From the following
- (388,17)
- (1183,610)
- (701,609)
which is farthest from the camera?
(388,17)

■ ■ ■ ■ ■

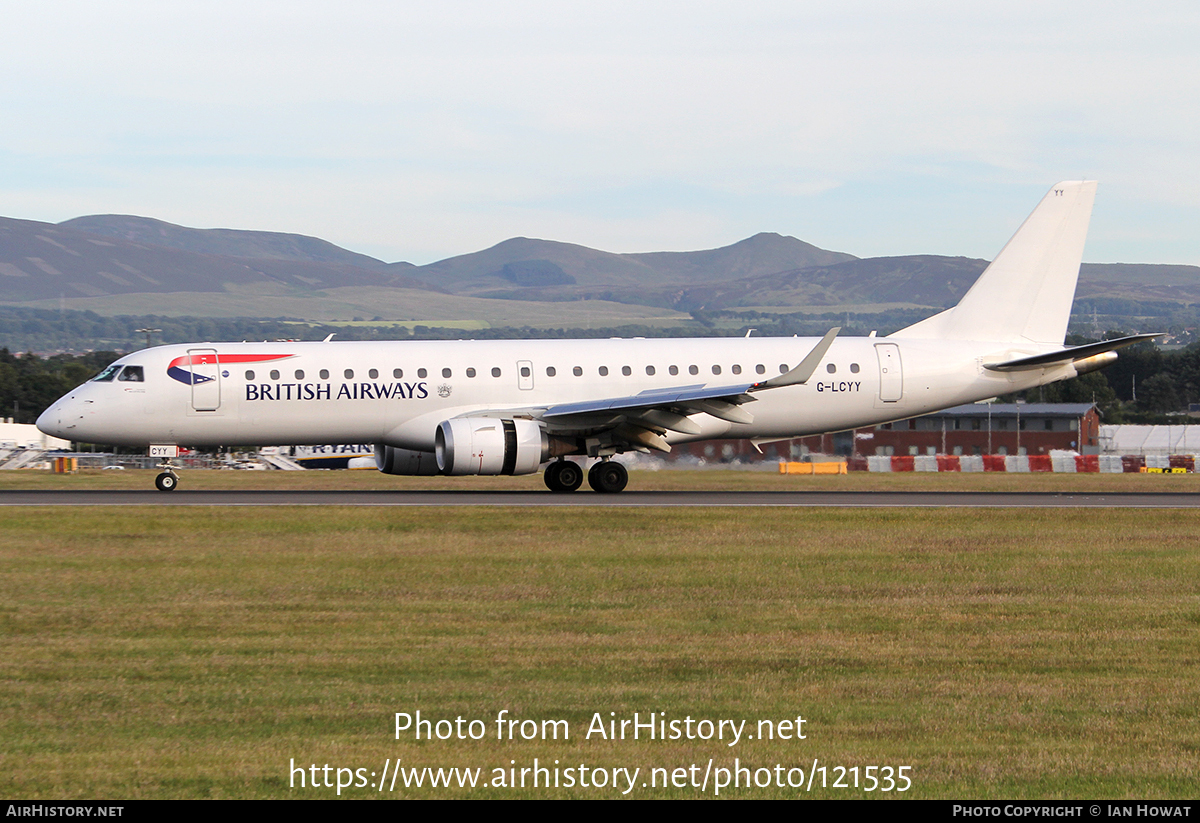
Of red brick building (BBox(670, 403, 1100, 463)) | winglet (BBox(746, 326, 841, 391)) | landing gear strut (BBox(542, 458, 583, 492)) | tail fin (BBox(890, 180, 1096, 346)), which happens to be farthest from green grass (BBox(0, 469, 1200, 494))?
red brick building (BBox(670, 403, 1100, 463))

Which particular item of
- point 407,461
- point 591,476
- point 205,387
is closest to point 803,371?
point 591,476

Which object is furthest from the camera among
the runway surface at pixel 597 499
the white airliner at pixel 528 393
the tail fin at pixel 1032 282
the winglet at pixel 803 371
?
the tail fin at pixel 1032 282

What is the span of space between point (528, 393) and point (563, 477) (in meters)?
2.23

■ ■ ■ ■ ■

Return every line of the material above that contains the word "brick", copying each one in full.

Of red brick building (BBox(670, 403, 1100, 463)) | winglet (BBox(746, 326, 841, 391)) | landing gear strut (BBox(542, 458, 583, 492)) | tail fin (BBox(890, 180, 1096, 346)), which happens to be farthest from green grass (BBox(0, 469, 1200, 494))?
red brick building (BBox(670, 403, 1100, 463))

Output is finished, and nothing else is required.